- DATA RECORDS
________________________

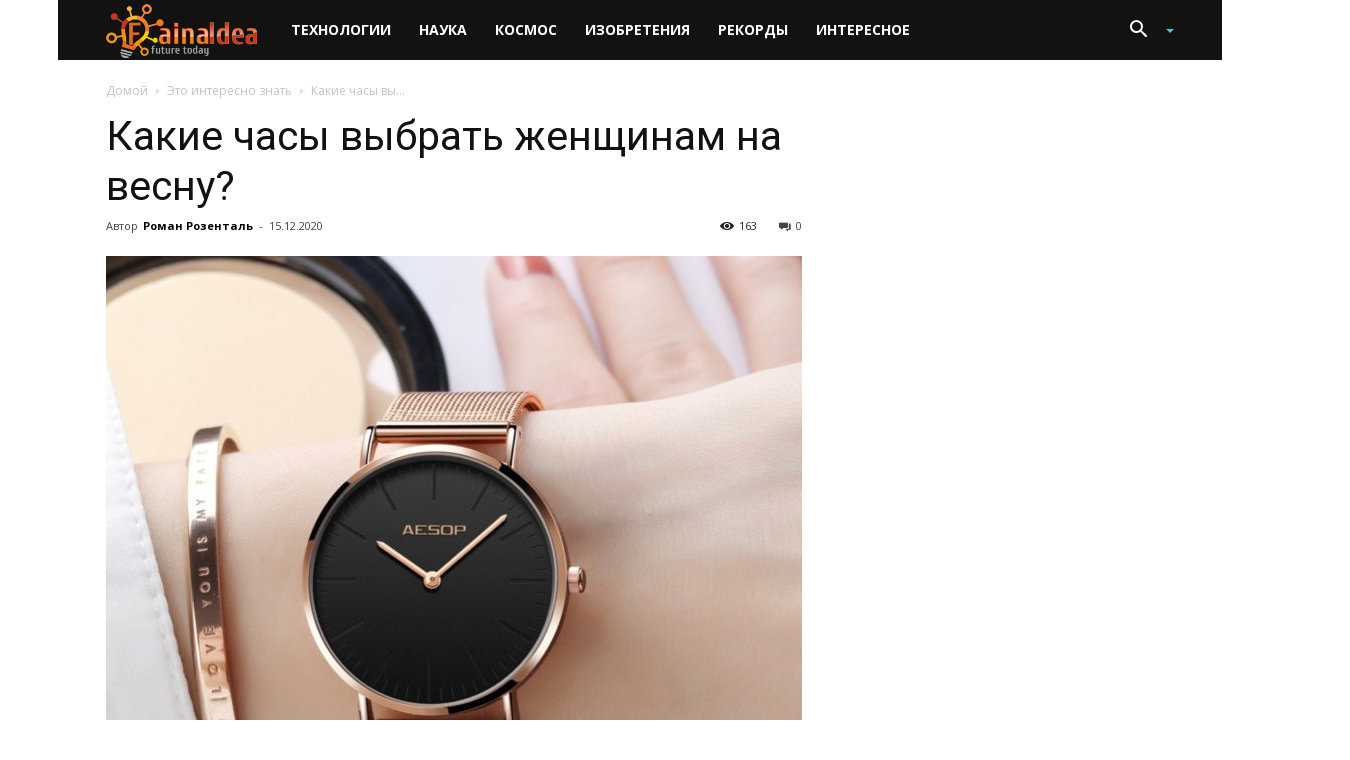

--- FILE ---
content_type: text/html; charset=utf-8
request_url: https://www.google.com/recaptcha/api2/aframe
body_size: -86
content:
<!DOCTYPE HTML><html><head><meta http-equiv="content-type" content="text/html; charset=UTF-8"></head><body><script nonce="bQFoST9u4YOtk4laX2VHVQ">/** Anti-fraud and anti-abuse applications only. See google.com/recaptcha */ try{var clients={'sodar':'https://pagead2.googlesyndication.com/pagead/sodar?'};window.addEventListener("message",function(a){try{if(a.source===window.parent){var b=JSON.parse(a.data);var c=clients[b['id']];if(c){var d=document.createElement('img');d.src=c+b['params']+'&rc='+(localStorage.getItem("rc::a")?sessionStorage.getItem("rc::b"):"");window.document.body.appendChild(d);sessionStorage.setItem("rc::e",parseInt(sessionStorage.getItem("rc::e")||0)+1);localStorage.setItem("rc::h",'1769406366111');}}}catch(b){}});window.parent.postMessage("_grecaptcha_ready", "*");}catch(b){}</script></body></html>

________________________

- WHAT THE EXERCISE ASKS
What you return must match the data above exactly, with no images included.

- RESULT OF THIS TASK
--- FILE ---
content_type: text/html; charset=utf-8
request_url: https://www.google.com/recaptcha/api2/aframe
body_size: -86
content:
<!DOCTYPE HTML><html><head><meta http-equiv="content-type" content="text/html; charset=UTF-8"></head><body><script nonce="bQFoST9u4YOtk4laX2VHVQ">/** Anti-fraud and anti-abuse applications only. See google.com/recaptcha */ try{var clients={'sodar':'https://pagead2.googlesyndication.com/pagead/sodar?'};window.addEventListener("message",function(a){try{if(a.source===window.parent){var b=JSON.parse(a.data);var c=clients[b['id']];if(c){var d=document.createElement('img');d.src=c+b['params']+'&rc='+(localStorage.getItem("rc::a")?sessionStorage.getItem("rc::b"):"");window.document.body.appendChild(d);sessionStorage.setItem("rc::e",parseInt(sessionStorage.getItem("rc::e")||0)+1);localStorage.setItem("rc::h",'1769406366111');}}}catch(b){}});window.parent.postMessage("_grecaptcha_ready", "*");}catch(b){}</script></body></html>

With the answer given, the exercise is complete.